埼玉大学第69回むつめ祭では文芸系サークルの会誌を購入した。
文芸部レーセ『Lesezeichen』2018年むつめ祭号
坂本ゆうこ「山のおもちゃ」は自然の中の生活で少しずつ癒されていく話。ファンタジー世界に入っていくかと思いきや、現実の大枠を維持した。
楓「おまじない」は少し重たい恋愛小説。本作品のような設定が普通に使われているところにダイバーシティの時代を感じる。おまじないを続けることが力になる。

Light Fiction Club『Millers Vol.90』
表紙に読書している女性が描かれている。
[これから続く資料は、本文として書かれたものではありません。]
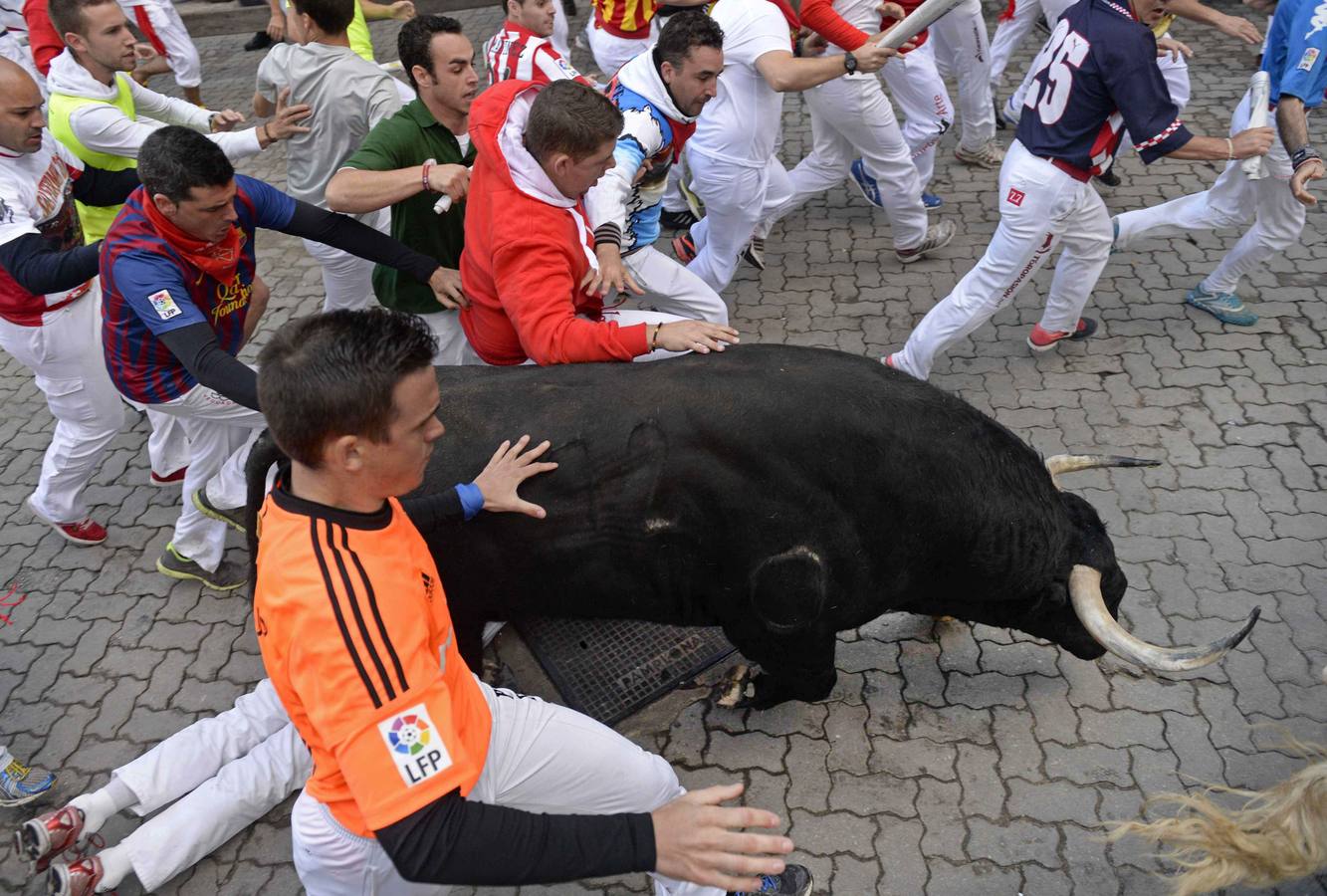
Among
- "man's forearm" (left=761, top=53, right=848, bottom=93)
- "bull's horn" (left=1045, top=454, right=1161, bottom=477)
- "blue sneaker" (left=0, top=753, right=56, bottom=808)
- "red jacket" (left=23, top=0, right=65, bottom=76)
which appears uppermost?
"man's forearm" (left=761, top=53, right=848, bottom=93)

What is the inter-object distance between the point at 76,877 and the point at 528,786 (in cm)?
185

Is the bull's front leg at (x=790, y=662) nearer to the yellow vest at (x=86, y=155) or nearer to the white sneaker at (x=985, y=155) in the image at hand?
the yellow vest at (x=86, y=155)

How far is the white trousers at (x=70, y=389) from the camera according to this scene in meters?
4.34

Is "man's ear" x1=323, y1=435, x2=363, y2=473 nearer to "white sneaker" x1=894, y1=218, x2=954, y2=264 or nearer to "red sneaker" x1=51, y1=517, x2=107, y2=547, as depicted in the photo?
"red sneaker" x1=51, y1=517, x2=107, y2=547

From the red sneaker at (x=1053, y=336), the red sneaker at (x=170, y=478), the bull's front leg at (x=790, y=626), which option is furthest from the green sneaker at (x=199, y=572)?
the red sneaker at (x=1053, y=336)

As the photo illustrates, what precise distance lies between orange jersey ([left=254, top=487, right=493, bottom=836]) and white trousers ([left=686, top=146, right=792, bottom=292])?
364cm

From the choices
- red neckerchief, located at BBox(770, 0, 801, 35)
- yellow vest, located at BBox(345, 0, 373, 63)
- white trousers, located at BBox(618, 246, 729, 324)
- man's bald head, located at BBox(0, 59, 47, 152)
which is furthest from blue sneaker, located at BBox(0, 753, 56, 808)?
red neckerchief, located at BBox(770, 0, 801, 35)

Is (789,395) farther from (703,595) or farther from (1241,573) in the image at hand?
(1241,573)

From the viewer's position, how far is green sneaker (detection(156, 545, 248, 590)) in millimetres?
4625

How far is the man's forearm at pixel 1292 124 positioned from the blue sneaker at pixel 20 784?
6497 millimetres

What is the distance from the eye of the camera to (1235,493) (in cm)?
467

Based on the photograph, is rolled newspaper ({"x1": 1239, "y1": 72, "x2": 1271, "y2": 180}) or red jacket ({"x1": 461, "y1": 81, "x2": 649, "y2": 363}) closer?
red jacket ({"x1": 461, "y1": 81, "x2": 649, "y2": 363})

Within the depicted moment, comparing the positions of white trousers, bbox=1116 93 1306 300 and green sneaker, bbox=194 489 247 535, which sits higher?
white trousers, bbox=1116 93 1306 300

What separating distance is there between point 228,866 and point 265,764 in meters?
0.40
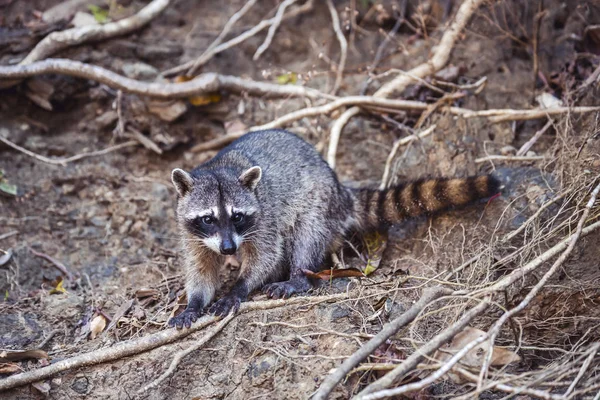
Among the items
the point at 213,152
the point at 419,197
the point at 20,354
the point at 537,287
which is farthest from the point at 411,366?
the point at 213,152

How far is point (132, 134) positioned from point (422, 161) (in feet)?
11.6

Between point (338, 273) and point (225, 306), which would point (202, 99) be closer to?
point (338, 273)

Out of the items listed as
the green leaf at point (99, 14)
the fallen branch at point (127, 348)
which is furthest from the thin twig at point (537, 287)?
the green leaf at point (99, 14)

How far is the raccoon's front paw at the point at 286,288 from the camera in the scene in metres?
4.98

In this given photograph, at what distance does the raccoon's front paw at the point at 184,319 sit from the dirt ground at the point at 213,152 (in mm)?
121

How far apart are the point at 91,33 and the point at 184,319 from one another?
423 cm

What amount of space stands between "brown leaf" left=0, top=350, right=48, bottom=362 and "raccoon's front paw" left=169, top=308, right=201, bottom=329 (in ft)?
3.29

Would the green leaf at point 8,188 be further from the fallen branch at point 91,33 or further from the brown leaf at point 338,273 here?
the brown leaf at point 338,273

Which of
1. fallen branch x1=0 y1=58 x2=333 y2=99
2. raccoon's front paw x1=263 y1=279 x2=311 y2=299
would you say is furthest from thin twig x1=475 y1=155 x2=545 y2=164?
raccoon's front paw x1=263 y1=279 x2=311 y2=299

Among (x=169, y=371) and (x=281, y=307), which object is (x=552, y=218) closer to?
(x=281, y=307)

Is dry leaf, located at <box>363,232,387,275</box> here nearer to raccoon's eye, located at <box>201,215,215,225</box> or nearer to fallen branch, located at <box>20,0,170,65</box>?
raccoon's eye, located at <box>201,215,215,225</box>

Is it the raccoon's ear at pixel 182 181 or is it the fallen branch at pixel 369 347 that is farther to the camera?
the raccoon's ear at pixel 182 181

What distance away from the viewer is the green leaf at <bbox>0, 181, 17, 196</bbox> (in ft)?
21.1

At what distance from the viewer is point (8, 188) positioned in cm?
646
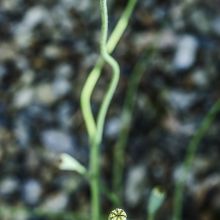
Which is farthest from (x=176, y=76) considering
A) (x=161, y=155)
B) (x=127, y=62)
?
(x=161, y=155)

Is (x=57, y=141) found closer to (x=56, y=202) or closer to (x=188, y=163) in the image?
(x=56, y=202)

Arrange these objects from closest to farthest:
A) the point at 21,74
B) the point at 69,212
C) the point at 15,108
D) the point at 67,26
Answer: the point at 69,212
the point at 15,108
the point at 21,74
the point at 67,26

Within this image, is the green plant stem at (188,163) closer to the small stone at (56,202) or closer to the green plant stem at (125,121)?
the green plant stem at (125,121)

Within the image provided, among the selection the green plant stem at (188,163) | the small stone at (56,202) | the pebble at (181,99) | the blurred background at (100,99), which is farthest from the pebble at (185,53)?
the small stone at (56,202)

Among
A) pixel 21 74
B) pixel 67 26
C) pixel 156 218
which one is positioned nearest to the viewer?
pixel 156 218

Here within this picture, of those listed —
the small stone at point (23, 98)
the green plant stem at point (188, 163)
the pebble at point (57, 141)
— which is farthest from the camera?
the small stone at point (23, 98)

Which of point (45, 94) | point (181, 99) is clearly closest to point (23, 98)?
point (45, 94)

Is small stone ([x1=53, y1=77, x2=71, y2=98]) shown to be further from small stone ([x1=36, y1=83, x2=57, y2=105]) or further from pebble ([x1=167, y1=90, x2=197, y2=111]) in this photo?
pebble ([x1=167, y1=90, x2=197, y2=111])

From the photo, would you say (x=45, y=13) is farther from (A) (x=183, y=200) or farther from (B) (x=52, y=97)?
(A) (x=183, y=200)
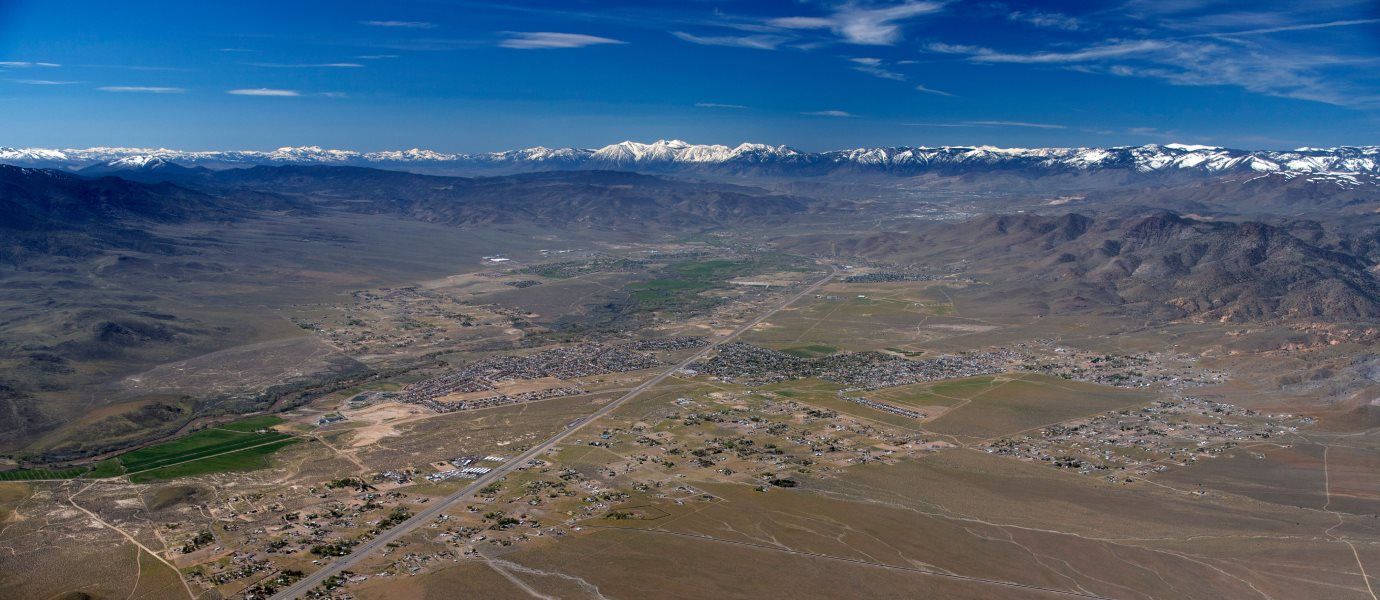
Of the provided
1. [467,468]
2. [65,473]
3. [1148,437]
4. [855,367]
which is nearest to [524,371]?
[467,468]

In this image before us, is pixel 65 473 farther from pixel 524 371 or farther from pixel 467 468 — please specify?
pixel 524 371

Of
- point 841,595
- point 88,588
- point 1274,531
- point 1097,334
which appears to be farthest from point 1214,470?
point 88,588

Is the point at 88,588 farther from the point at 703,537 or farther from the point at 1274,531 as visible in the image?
the point at 1274,531

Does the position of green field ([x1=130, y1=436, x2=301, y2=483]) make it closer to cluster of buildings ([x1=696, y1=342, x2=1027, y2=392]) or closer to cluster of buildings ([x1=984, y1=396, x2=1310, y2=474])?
cluster of buildings ([x1=696, y1=342, x2=1027, y2=392])

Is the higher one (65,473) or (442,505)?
(442,505)

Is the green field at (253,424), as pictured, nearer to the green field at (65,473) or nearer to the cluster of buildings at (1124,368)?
the green field at (65,473)

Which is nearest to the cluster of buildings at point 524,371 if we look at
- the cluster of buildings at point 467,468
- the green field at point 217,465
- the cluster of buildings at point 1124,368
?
the cluster of buildings at point 467,468


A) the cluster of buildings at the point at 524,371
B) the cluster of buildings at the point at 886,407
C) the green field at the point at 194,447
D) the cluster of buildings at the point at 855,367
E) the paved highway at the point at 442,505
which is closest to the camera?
the paved highway at the point at 442,505

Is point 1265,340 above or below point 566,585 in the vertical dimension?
above

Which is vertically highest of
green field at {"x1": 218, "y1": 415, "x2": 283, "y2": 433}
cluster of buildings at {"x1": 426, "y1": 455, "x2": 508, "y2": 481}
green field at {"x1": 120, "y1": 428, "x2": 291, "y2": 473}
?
cluster of buildings at {"x1": 426, "y1": 455, "x2": 508, "y2": 481}

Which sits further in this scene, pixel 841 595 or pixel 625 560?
pixel 625 560

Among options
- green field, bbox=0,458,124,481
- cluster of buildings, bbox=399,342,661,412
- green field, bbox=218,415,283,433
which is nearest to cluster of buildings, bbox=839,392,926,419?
cluster of buildings, bbox=399,342,661,412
裏表紙は同じ女性が植物に捕らわれている。
未検出「赤を見て、色を想う」は詩のような作品。最後の一文で主人公の切なさが分かる。
シロ「想いを映すコントラスト」は写真家が出発点となった不思議な体験を語る。「カメラの技術を上げるのは手段で真の目標は別の場所にある」(15頁)と他人から思われることは表現者としてカッコ良さを感じる。
あるまかん「僕は失恋しました。」は失恋の詩。人には言えない気持ちが吐露されている。本人は「初めて投稿したものがこれというのは最高の黒歴史のように感じます」と書いている(18頁)。後から恥ずかしく思うならば、それだけ作品のリアルがあるということである。